Das Portrait: Der Selbstironische
■ Jozef Oleksy
Beobachter bescheinigen ihm Humor, Selbstironie, Ruhe und einen kühlen Kopf. Den dürfte Polens Premier Jozef Oleksy jetzt brauchen, angesichts der schweren Spionagevorwürfe, die gegen ihn erhoben werden. Oleksy wurde am 22. Juni 1946 in Nowy Sacz in Galizien geboren. Er studierte Wirtschaftswissenschaften in Warschau. Schon während des Studiums engagierte er sich im damals kommunistisch dominierten Polnischen Studentenverband ZSP und war Gründer und Vorsitzender des Polnischen Rates junger Wissenschaftler. 1968 wurde er Mitglied der Kommunistischen Partei (PZPR).

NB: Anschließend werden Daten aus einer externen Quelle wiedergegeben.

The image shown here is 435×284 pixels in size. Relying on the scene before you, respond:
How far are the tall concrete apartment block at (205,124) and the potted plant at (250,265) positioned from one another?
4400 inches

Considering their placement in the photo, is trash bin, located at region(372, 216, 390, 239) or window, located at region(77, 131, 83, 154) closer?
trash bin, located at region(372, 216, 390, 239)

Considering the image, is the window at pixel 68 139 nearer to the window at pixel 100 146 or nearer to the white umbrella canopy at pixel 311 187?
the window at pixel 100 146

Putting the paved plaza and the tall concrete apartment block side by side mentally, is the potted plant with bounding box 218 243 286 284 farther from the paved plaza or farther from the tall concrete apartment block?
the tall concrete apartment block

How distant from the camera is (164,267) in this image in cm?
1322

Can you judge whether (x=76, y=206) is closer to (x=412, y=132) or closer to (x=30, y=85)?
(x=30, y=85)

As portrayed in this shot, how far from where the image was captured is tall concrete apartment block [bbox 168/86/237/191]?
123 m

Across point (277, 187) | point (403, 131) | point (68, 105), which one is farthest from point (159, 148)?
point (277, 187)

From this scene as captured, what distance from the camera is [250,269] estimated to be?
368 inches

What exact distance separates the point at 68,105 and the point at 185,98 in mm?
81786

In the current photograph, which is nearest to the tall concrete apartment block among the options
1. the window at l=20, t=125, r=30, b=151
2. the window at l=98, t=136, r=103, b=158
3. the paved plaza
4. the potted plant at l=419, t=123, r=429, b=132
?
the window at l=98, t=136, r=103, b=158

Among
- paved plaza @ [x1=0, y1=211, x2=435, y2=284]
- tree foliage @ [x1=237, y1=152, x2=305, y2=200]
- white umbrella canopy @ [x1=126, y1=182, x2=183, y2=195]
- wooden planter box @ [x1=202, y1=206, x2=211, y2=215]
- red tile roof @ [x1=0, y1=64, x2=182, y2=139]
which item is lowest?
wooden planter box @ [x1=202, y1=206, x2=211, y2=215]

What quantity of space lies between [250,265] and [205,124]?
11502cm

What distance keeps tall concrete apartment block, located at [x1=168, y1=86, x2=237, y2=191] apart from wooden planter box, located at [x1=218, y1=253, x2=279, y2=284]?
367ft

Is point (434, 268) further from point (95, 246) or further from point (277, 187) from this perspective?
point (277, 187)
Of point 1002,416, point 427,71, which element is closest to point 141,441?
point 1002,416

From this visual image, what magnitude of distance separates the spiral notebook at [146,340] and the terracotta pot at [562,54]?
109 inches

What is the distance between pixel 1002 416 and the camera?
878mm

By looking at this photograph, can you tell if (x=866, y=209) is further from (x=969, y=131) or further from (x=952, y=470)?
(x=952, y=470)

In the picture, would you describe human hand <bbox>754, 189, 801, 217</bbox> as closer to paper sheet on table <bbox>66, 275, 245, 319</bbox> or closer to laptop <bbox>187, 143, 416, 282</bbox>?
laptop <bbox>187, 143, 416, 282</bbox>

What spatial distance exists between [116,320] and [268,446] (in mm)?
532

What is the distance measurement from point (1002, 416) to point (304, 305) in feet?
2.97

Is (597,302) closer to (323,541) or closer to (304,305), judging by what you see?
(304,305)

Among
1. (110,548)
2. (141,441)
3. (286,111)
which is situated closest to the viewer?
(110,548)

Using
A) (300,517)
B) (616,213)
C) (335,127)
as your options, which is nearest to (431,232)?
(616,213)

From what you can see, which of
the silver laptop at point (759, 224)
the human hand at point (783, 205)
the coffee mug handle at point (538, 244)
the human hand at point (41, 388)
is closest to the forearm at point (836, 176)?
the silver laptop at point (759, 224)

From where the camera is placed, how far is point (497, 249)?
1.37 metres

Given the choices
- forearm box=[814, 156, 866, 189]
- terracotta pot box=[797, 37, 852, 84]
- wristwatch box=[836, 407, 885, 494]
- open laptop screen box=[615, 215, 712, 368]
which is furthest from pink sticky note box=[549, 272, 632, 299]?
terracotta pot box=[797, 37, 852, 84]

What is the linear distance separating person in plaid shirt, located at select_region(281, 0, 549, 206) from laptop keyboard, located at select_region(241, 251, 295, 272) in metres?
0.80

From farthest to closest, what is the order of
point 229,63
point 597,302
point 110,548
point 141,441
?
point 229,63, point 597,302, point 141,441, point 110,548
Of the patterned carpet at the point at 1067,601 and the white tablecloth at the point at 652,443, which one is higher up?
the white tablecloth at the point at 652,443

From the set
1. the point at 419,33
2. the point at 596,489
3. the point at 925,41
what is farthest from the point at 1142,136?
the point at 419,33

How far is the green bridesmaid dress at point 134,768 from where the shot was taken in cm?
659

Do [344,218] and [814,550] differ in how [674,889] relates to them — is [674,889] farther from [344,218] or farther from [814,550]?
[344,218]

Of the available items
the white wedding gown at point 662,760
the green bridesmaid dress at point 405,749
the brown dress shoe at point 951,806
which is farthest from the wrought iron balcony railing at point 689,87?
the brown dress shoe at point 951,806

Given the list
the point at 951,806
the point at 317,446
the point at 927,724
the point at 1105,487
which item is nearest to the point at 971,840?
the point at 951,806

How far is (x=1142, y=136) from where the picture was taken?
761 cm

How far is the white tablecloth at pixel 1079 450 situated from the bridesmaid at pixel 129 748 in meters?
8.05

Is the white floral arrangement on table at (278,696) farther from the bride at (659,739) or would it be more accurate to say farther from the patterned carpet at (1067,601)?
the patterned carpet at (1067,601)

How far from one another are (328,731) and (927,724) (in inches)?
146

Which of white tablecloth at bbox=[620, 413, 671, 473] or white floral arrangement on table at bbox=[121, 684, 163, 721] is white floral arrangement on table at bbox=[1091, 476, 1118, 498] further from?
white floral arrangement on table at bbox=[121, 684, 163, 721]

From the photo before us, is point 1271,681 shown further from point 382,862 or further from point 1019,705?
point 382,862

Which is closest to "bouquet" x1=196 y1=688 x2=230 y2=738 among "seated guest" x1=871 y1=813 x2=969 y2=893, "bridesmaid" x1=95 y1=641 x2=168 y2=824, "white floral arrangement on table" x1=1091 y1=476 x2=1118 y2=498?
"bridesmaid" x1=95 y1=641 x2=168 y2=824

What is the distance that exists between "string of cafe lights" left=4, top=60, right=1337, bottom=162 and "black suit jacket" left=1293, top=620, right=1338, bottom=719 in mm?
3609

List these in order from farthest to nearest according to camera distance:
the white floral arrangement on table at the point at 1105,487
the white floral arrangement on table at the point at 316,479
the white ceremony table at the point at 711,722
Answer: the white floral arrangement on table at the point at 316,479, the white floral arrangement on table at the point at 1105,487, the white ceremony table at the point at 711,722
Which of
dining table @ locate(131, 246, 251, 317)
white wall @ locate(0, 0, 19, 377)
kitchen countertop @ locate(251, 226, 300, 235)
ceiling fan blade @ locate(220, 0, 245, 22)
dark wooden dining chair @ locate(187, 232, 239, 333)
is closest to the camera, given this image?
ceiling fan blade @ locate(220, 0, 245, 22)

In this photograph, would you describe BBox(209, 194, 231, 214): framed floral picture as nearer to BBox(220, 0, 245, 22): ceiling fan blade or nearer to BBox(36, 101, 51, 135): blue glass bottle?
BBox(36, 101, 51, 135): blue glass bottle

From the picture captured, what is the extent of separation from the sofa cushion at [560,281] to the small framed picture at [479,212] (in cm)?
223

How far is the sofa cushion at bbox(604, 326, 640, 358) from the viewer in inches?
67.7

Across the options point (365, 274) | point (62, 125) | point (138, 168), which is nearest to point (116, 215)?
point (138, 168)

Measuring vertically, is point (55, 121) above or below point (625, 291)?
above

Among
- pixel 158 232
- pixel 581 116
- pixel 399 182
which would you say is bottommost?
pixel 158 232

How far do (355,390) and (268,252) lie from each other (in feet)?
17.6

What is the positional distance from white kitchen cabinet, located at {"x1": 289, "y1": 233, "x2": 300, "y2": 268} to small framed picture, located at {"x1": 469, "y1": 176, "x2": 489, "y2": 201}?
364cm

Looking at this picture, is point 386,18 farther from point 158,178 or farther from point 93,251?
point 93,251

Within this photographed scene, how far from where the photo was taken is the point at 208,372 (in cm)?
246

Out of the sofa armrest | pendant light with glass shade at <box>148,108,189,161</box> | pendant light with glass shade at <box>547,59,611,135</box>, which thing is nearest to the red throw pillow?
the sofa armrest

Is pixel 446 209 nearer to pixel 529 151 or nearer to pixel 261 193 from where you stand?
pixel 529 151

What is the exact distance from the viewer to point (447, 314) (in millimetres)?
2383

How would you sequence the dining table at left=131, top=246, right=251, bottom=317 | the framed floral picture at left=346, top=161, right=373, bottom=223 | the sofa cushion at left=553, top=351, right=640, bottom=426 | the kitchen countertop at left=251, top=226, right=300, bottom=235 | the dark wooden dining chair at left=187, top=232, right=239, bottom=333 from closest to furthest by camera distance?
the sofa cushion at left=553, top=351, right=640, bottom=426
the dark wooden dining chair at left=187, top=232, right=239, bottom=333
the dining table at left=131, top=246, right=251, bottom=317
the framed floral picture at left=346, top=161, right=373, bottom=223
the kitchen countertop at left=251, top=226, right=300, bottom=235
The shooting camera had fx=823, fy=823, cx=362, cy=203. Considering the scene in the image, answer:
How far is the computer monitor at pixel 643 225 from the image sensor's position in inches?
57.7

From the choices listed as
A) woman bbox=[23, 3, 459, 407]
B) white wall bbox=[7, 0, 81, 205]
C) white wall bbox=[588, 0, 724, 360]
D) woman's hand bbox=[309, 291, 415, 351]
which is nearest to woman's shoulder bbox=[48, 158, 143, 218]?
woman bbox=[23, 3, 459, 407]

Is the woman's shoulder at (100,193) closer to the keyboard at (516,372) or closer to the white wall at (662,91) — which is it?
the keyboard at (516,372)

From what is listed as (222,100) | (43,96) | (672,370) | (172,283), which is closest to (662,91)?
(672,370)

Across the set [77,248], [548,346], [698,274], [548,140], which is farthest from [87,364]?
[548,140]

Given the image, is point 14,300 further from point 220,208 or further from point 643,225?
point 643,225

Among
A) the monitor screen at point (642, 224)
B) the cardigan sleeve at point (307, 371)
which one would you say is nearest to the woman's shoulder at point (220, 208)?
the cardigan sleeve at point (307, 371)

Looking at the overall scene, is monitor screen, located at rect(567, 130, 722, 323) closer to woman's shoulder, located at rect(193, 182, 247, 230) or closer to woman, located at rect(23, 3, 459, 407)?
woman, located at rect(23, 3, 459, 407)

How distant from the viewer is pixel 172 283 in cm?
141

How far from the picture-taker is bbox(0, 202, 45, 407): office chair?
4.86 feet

Nach dem Studium begann Oleksys Karriere im Parteiapparat. 1977 bis 1981 war er Mitglied der ZK-Abteilung für ideologische Erziehungsarbeit. Von November 1981 bis Juli 1986 leitete Oleksy die zentrale Revisionskommission der Staatspartei und gehörte anschließend zu den Anwärtern auf höhere Führungsaufgaben. Im Januar 1987 wurde Oleksy Erster Parteisekretär in der Wojwodschaft in Biala Podlaska an der weißrussischen Grenze. Als die wiederzugelassene Gewerkschaft Solidarność 1989 mit Vertretern der Kommunistischen Partei die Prozeduren für den Übergang Polens zu demokratischen Institutionen erarbeitete, saß Oleksy Polens Premier Jozef OleksyFoto: rtr
mit am Runden Tisch. Kurz vor der Bildung der ersten nichtkommunistischen Regierung unter Tadeusz Mazowiecki war er für kurze Zeit Minister für die Zusammenarbeit mit den Gewerkschaften.
Bei den ersten freien Wahlen 1991 wurde Oleksy für die PZPR, die sich inzwischen in Sozialdemokratie der Republik Polen (SLD) umbenannt hatte, in das Parlament (Sejm) gewählt und fungierte bis 1993 als stellvertretender Fraktionsvorsitzender. Bei den Parlamentswahlen vom 19. September desselben Jahres wurde die SLD stärkste Partei. Nach der Wahl Waldemar Pawlaks zum Ministerpräsidenten übernahm Oleksy das Amt des Parlamentspräsidenten.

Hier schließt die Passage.